Records drawn from a dataset:
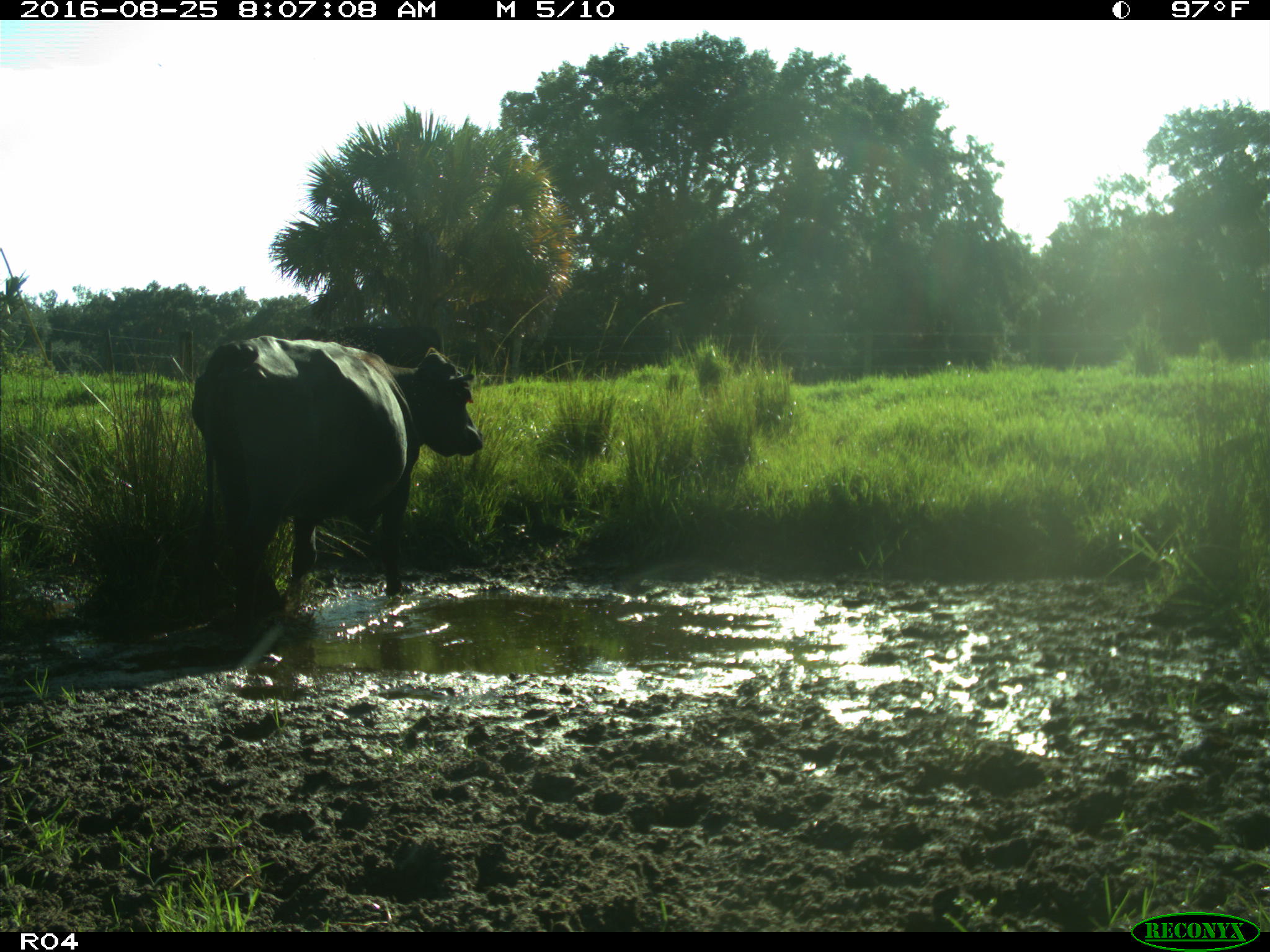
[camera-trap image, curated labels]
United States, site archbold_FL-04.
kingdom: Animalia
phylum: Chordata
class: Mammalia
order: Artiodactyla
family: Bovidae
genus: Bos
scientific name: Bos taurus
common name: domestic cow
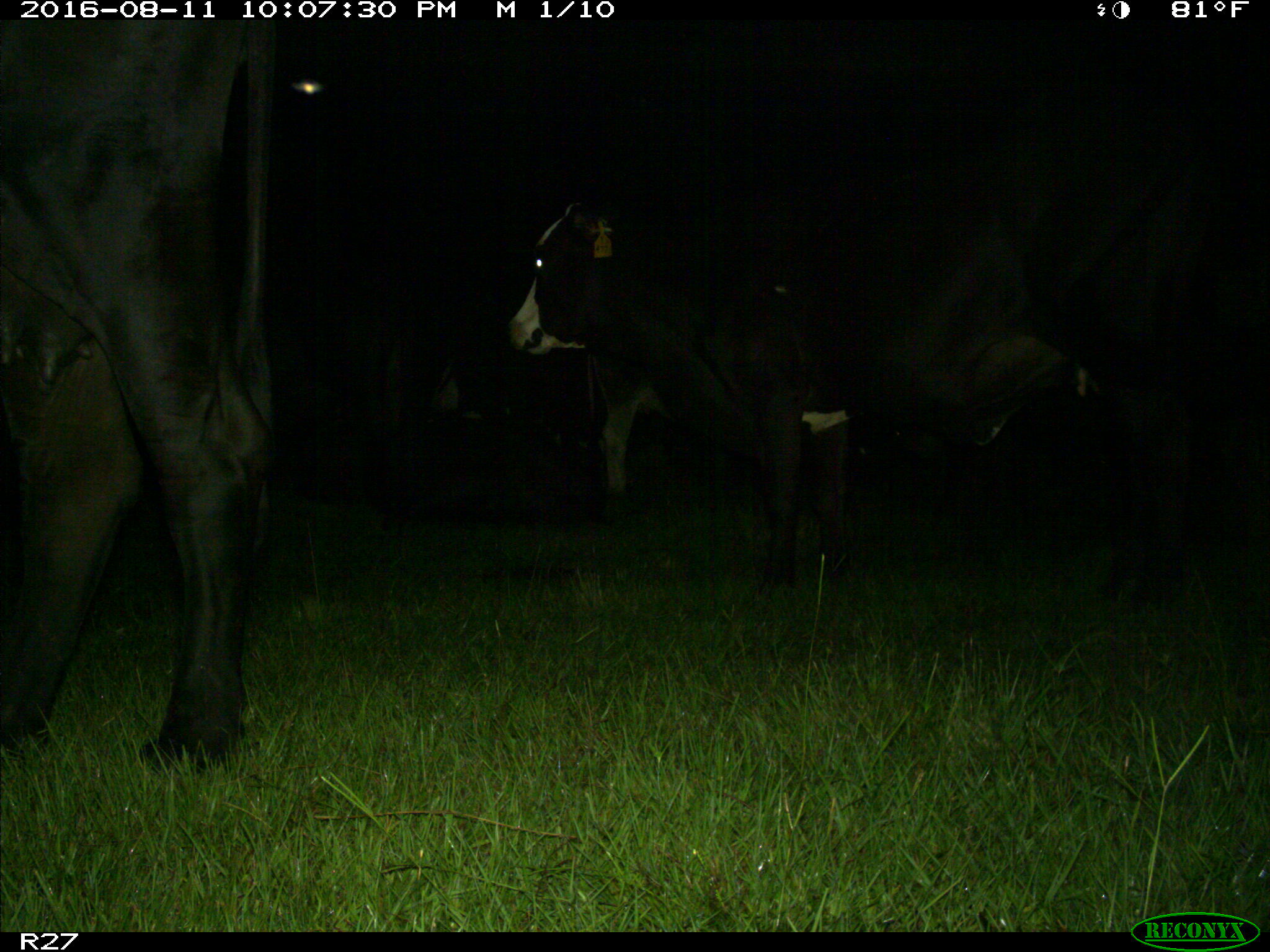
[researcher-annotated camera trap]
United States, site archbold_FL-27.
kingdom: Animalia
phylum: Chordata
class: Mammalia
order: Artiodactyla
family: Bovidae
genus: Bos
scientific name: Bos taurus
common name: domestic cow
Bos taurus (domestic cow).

TASK INSTRUCTIONS:
Without the pictures, give all of the entries above again exactly.

EXPECTED ANSWER:
[camera-trap image, curated labels]
United States, site archbold_FL-04.
kingdom: Animalia
phylum: Chordata
class: Mammalia
order: Artiodactyla
family: Bovidae
genus: Bos
scientific name: Bos taurus
common name: domestic cow
[researcher-annotated camera trap]
United States, site archbold_FL-27.
kingdom: Animalia
phylum: Chordata
class: Mammalia
order: Artiodactyla
family: Bovidae
genus: Bos
scientific name: Bos taurus
common name: domestic cow
Bos taurus (domestic cow).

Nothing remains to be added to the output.